I would protect the coal boiler with a mix valve. 

A link to a journal that may help the installer with the concepts.

http://www.caleffi.com/sites/default/files/coll_attach_file/idronics_10.pdf

Ignore all this if for some reasons the boilers MUST be series piped.


----------



## layoric (Oct 25, 2014)

Bob Rohr said:


> Does the coal fired boiler provide the DHW with a tankless coil somehow?
> 
> Not sure why series piping is required if DHW is not provided by a "hot" boiler?
> 
> ...


First, thank you!

Yes, coal boiler has DHW setup.

What wiring must be changed to finish as parallel, and what is the concept of a parallel setup? I read some other posts about parallel setup, but didn't understand it entirely. From what I figure, the parallel setup will allow both boilers to function independently, but how is that to happen with the zone valves powered by the propane boiler? The same would be true if the ZV's were moved to the coal boiler... Is it possible to wire them to both at the same time, but just power up only one or the other?


----------



## layoric (Oct 25, 2014)

ewdudley said:


> Using the third drawing, just move the LP boiler pump up above the tee that feeds over to the return side of the coal boiler and your're good to go.


Thank you!
What wiring will have to occur as well? What actually happens with a parallel system?


----------



## maple1 (Oct 25, 2014)

The zone valves shouldn't be powered by a boiler - they should be powered by the thermostats.

Edit: aren't those red arrows in your zone flows pointing in the wrong direction? And if you just discovered that pump was pumping the other way, does that mean the valves are installed backwards? Would still like to know what you have for a circ there.


----------



## leon (Oct 26, 2014)

maple1 said:


> I was laying in bed this morning figuring this all out, then I come on here & see you guys are ahead of me.
> 
> 
> 
> ...


=======


layoric said:


> OK, new diagrams, original setup shows some return lines from the rooms - they are of course shortened down. I also have two proposed changes. What I believe are a series setup, and parallel. It seems that the installer set it up as a parallel system - almost, although I believe that wasn't what he told me he was going to do...

**AVAILABLE DATA:**
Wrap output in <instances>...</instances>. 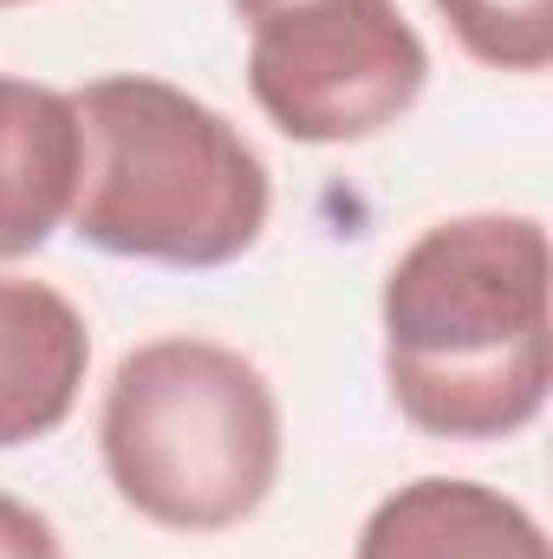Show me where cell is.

**THINGS TO DO:**
**a)** Quote the boiler piping thread from "What wiring will" to "by the thermostats.".
**b)** In the boiler piping thread, what does maple1 say should power the zone valves?
The listing is separate material and has nothing to do with the boiler piping thread.

**OUTPUTS BY TASK:**
**a)**
What wiring will have to occur as well? What actually happens with a parallel system?


----------



## maple1 (Oct 25, 2014)

The zone valves shouldn't be powered by a boiler - they should be powered by the thermostats.

**b)** The thermostats.